Study author says she is concerned that climate skeptics will seize upon some of the new findings as evidence against human-made warming

Aug 16, 2011
(Page 2 of 2 )

When modeling future climate trends, scientists must now consider the full suite of variables, he explained in an interview  — from atmospheric and environmental conditions to greenhouse gases — which all have the potential to offset each other in complicated ways.

Concern Over Climate Skeptics

As excited as Kay said she is about her team's two findings — both the long-term prediction that sea ice will be gone by 2060, and the finding that humans and natural fluctuations are equally to blame for warming — she also expressed concern that skeptics of climate science will misuse some of their conclusions on the short-term trends.

She is particularly worried that they will seize upon the potential sea ice expansion prediction as evidence against a warming world.
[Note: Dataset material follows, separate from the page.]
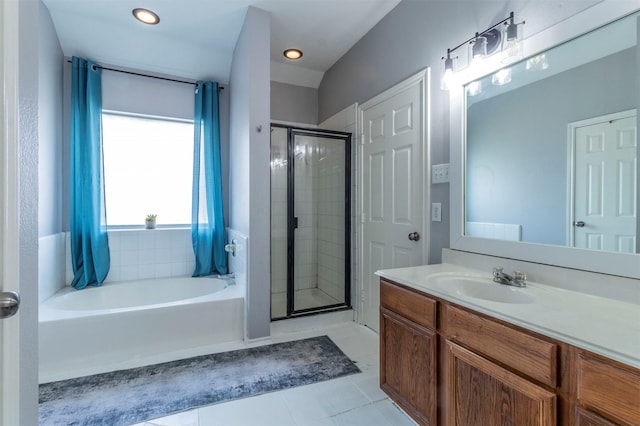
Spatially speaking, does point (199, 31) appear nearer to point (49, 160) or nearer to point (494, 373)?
point (49, 160)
Already, several media outlets have incorrectly reported that the study says sea ice will expand or stabilize in the near future, without mentioning the scientists' warnings that short-term trends are highly unreliable. This may partly be because of a misleading press release by NCAR that failed to mention the uncertainty, said Kay, which was laid out explicitly in the full article.

For instance, one headline from the Seattle Post-Intelligencer read, "Be prepared for more Arctic sea ice in the next decade." Another article on the Discovery Channel's online news site reports that "the model replicated the events of the past well enough to suggest that its forecasts of possible futures are realistic." CNN.com acknowledged that the sea ice may expand, but didn't mention the scientists' key conclusion that short-term trends are too unreliable to be used in climate forecasting.

"I would really hate for someone to say, 'If we had a 10-year increase in sea ice, that must mean greenhouse gases aren't affecting the ice anymore,'" said Kay. "That's not the case at all."

Corrections (Aug. 17): An earlier version of this article incorrectly suggested that the NCAR study showed that Arctic sea will completely disappear by the year 2060. In an email to SolveClimate News, David Hosansky, head of media relations for NCAR, said: "The authors ran a number of model scenarios that indicated the ice could disappear in 2060, or any of a number of other years, indicating that no one year could be pinpointed." Changes in the article and headline were made to make this clear.

The article also incorrectly implied in one early reference that sea ice will expand several times only before 2020. In fact, sea ice has a 50-50 chance of expansion until it completely vanishes, which was correctly reported later in the article.